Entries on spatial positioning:
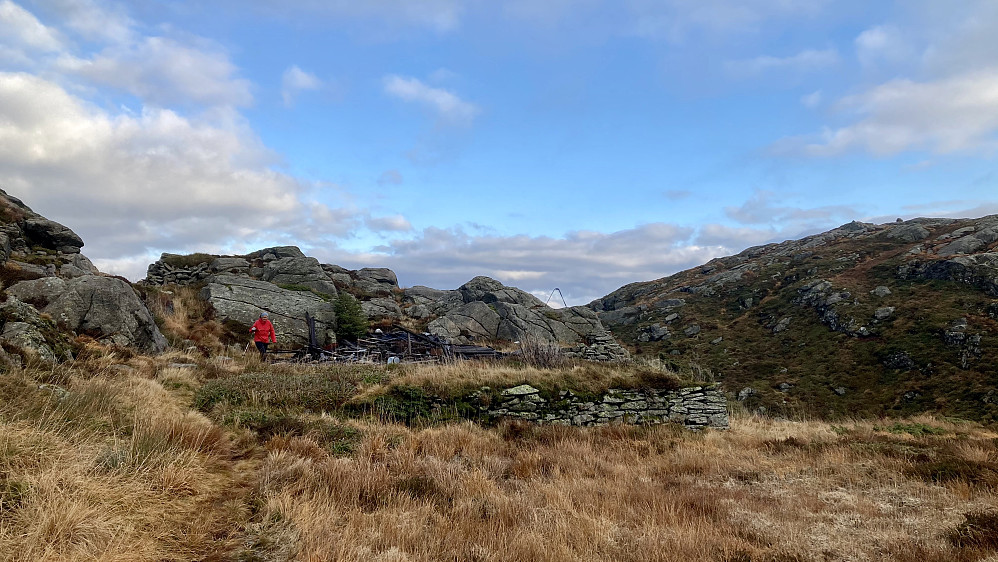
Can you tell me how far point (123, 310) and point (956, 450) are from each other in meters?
23.8

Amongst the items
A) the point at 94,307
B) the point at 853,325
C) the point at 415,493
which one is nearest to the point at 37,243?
the point at 94,307

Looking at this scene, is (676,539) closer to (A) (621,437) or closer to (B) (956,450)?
(A) (621,437)

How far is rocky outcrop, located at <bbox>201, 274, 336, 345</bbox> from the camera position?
72.6ft

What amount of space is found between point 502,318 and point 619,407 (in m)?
16.8

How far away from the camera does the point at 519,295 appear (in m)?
37.0

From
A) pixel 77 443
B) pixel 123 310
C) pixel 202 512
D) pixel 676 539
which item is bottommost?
pixel 676 539

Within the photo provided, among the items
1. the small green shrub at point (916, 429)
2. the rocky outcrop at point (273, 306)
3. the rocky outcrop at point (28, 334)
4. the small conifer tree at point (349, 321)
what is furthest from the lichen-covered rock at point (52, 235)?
the small green shrub at point (916, 429)

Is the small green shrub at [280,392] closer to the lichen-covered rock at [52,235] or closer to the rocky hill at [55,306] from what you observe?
the rocky hill at [55,306]

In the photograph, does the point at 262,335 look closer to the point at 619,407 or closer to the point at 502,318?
the point at 619,407

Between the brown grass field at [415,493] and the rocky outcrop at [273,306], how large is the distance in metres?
12.5

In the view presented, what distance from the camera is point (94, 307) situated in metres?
14.7

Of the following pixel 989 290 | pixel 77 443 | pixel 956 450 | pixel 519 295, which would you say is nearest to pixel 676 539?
pixel 77 443

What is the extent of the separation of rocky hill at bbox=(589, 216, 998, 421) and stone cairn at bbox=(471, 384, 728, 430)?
10454 millimetres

The exercise: Every entry above needs to be retyped exactly; drop the pictures.

Correct result:
Can you tell me how far point (123, 310) and point (956, 450) are from each other in meters?
23.8

Amongst the items
A) the point at 94,307
B) the point at 853,325
C) the point at 415,493
which one is nearest to the point at 37,243?
the point at 94,307

Looking at this scene, is (676,539) closer to (A) (621,437) or closer to (B) (956,450)?
(A) (621,437)

How far is rocky outcrop, located at <bbox>201, 274, 336, 345</bbox> from the camera position?
72.6ft

What amount of space is found between point 502,318 and point 619,407 (in m)?
16.8

How far away from the camera does the point at 519,295 appear (in m)?
37.0

From
A) pixel 77 443
B) pixel 123 310
C) pixel 202 512
D) pixel 676 539
which item is bottommost?
pixel 676 539

Within the photo provided, among the items
1. the small green shrub at point (916, 429)
2. the rocky outcrop at point (273, 306)
3. the rocky outcrop at point (28, 334)
4. the small conifer tree at point (349, 321)
what is furthest from the lichen-covered rock at point (52, 235)?
the small green shrub at point (916, 429)

Is the small green shrub at [280,392] closer to the lichen-covered rock at [52,235] or closer to the rocky hill at [55,306] from what you observe?
the rocky hill at [55,306]

In the photograph, does the point at 262,335 look closer to the point at 619,407 or closer to the point at 502,318?
the point at 619,407

Between the brown grass field at [415,493] and the rocky outcrop at [273,306], how large is the distance in metres?
12.5

In the view presented, what distance from the camera is point (94, 307) situated in metres?
14.7

Of the following pixel 989 290 | pixel 77 443 | pixel 956 450 | pixel 519 295, which would you say is nearest to pixel 676 539?
pixel 77 443

What is the extent of the separation of rocky hill at bbox=(589, 216, 998, 421) and stone cairn at bbox=(471, 384, 728, 430)?
10454 millimetres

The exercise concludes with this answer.